**TASK OBJECTIVE**
Could you give the lines of the records below as a JSON list of strings, one string per line, with blank lines and the pictures left out?

**DATA LINES**
-- START --
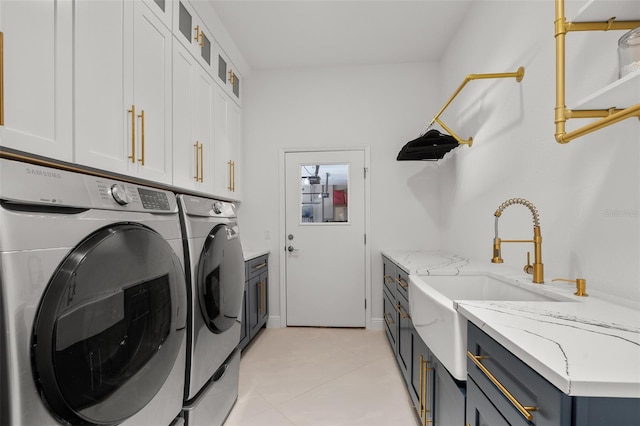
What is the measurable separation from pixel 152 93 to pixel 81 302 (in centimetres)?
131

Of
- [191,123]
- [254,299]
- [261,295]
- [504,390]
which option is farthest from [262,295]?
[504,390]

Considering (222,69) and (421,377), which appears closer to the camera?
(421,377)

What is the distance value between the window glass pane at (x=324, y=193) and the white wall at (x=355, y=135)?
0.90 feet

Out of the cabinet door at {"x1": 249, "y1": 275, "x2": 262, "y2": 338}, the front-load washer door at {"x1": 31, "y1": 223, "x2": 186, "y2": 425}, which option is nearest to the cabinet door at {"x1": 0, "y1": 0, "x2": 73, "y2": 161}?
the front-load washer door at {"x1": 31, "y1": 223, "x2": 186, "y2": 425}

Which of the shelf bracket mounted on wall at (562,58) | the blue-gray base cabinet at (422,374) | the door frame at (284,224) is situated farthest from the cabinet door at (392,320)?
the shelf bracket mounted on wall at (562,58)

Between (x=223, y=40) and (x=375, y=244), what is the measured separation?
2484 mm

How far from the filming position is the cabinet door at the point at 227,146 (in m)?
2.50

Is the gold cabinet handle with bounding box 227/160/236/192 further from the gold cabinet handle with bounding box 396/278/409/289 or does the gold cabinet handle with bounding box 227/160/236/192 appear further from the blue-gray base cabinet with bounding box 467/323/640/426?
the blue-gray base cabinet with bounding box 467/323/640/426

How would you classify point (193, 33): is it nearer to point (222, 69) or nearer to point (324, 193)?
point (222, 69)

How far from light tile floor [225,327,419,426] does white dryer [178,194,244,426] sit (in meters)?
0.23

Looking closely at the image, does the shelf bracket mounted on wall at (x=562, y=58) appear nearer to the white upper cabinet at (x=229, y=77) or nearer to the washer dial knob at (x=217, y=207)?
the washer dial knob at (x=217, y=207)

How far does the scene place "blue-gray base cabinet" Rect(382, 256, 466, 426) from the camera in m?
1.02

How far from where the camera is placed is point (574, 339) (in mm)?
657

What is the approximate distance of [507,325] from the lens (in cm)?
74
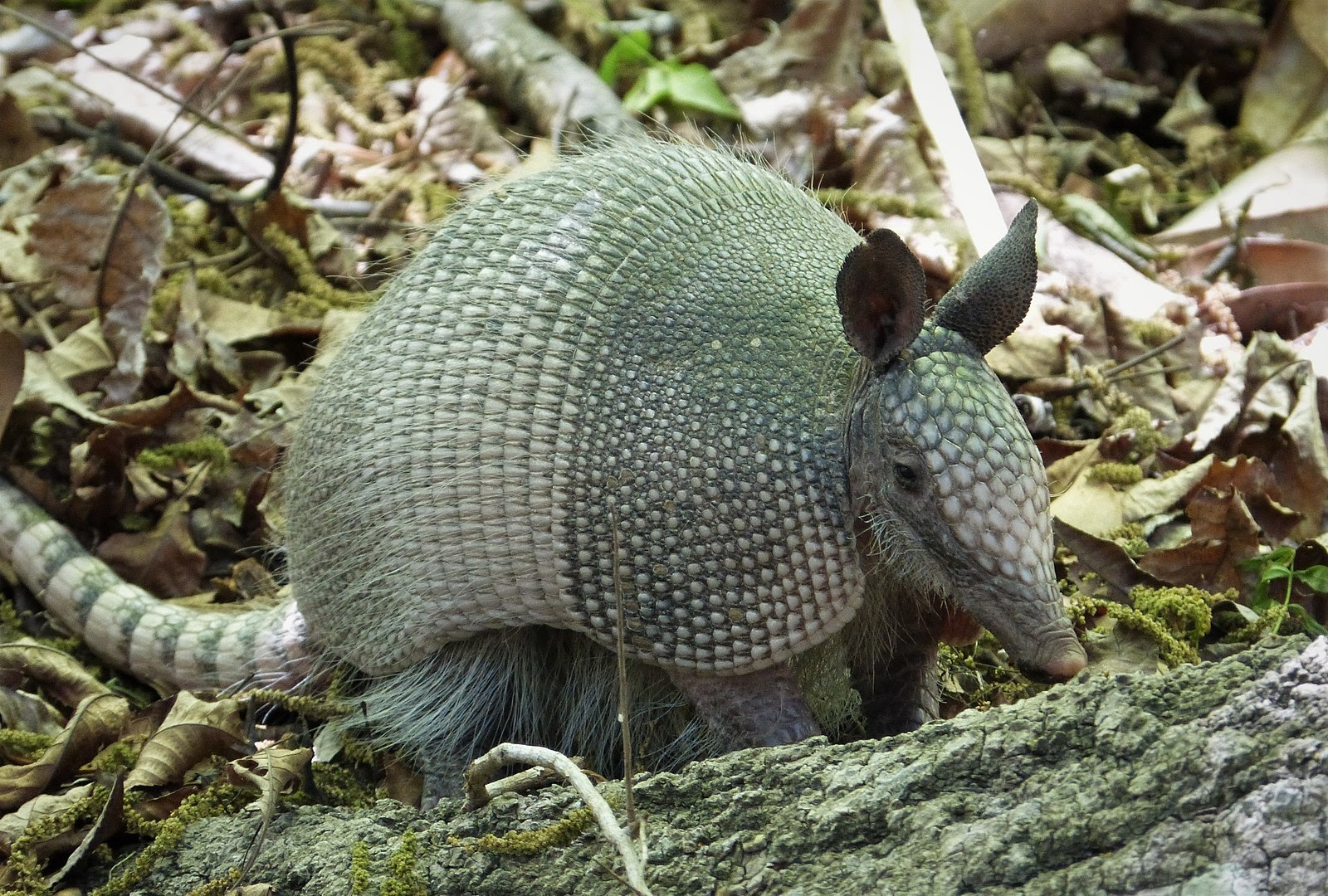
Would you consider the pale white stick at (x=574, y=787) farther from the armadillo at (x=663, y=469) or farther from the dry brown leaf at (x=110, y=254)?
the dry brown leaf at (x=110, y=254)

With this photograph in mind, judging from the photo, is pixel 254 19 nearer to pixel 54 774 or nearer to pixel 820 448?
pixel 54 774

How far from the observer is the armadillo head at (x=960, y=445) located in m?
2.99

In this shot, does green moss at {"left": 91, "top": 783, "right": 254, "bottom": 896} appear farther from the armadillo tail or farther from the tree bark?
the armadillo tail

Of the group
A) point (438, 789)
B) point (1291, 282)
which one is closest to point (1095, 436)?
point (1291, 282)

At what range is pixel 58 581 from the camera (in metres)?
-- END --
**WRITTEN SOLUTION**
[
  "What is the measurable separation from pixel 152 93 to pixel 81 302 (in centimetres)?",
  "131",
  "Of",
  "- [191,123]",
  "- [254,299]",
  "- [261,295]",
  "- [504,390]",
  "which option is farthest from [262,295]?",
  "[504,390]",
  "Considering (222,69) and (421,377), which appears closer to the camera?",
  "(421,377)",
  "What is the distance value between the window glass pane at (x=324, y=193) and the white wall at (x=355, y=135)?",
  "0.90 feet",
  "Out of the cabinet door at {\"x1\": 249, \"y1\": 275, \"x2\": 262, \"y2\": 338}, the front-load washer door at {\"x1\": 31, \"y1\": 223, \"x2\": 186, \"y2\": 425}, which option is nearest to the cabinet door at {\"x1\": 0, \"y1\": 0, \"x2\": 73, \"y2\": 161}?",
  "the front-load washer door at {\"x1\": 31, \"y1\": 223, \"x2\": 186, \"y2\": 425}",
  "Which of the shelf bracket mounted on wall at (562,58) | the blue-gray base cabinet at (422,374) | the door frame at (284,224) is situated farthest from the cabinet door at (392,320)?",
  "the shelf bracket mounted on wall at (562,58)",
  "Between (x=223, y=40) and (x=375, y=244), what is the measured separation?",
  "2484 mm",
  "How far from the filming position is the cabinet door at the point at 227,146 (in m)?",
  "2.50",
  "Is the gold cabinet handle with bounding box 227/160/236/192 further from the gold cabinet handle with bounding box 396/278/409/289 or does the gold cabinet handle with bounding box 227/160/236/192 appear further from the blue-gray base cabinet with bounding box 467/323/640/426?",
  "the blue-gray base cabinet with bounding box 467/323/640/426",
  "How would you classify point (193, 33): is it nearer to point (222, 69) or nearer to point (324, 193)?",
  "point (222, 69)",
  "How far from light tile floor [225,327,419,426] does white dryer [178,194,244,426] sit (in meters)?",
  "0.23",
  "Looking closely at the image, does the shelf bracket mounted on wall at (x=562, y=58) appear nearer to the white upper cabinet at (x=229, y=77) or nearer to the washer dial knob at (x=217, y=207)?",
  "the washer dial knob at (x=217, y=207)",
  "How far does the scene place \"blue-gray base cabinet\" Rect(382, 256, 466, 426) from the camera in m?",
  "1.02",
  "How far from where the camera is placed is point (574, 339) (in mm)?",
  "657",
  "What is the approximate distance of [507,325] from the lens (in cm)?",
  "74",
  "Would you consider the pale white stick at (x=574, y=787) farther from the armadillo at (x=663, y=469) or farther from the dry brown leaf at (x=110, y=254)?",
  "the dry brown leaf at (x=110, y=254)",
  "With this photograph in mind, judging from the photo, is pixel 254 19 nearer to pixel 54 774 or nearer to pixel 820 448?",
  "pixel 54 774",
  "How far from the observer is the armadillo head at (x=960, y=445) located in m?",
  "2.99",
  "In this shot, does green moss at {\"left\": 91, \"top\": 783, \"right\": 254, \"bottom\": 896} appear farther from the armadillo tail or farther from the tree bark?",
  "the armadillo tail",
  "Of the group",
  "A) point (438, 789)",
  "B) point (1291, 282)",
  "which one is closest to point (1095, 436)?",
  "point (1291, 282)",
  "At what range is pixel 58 581 from the camera (in metres)?"
]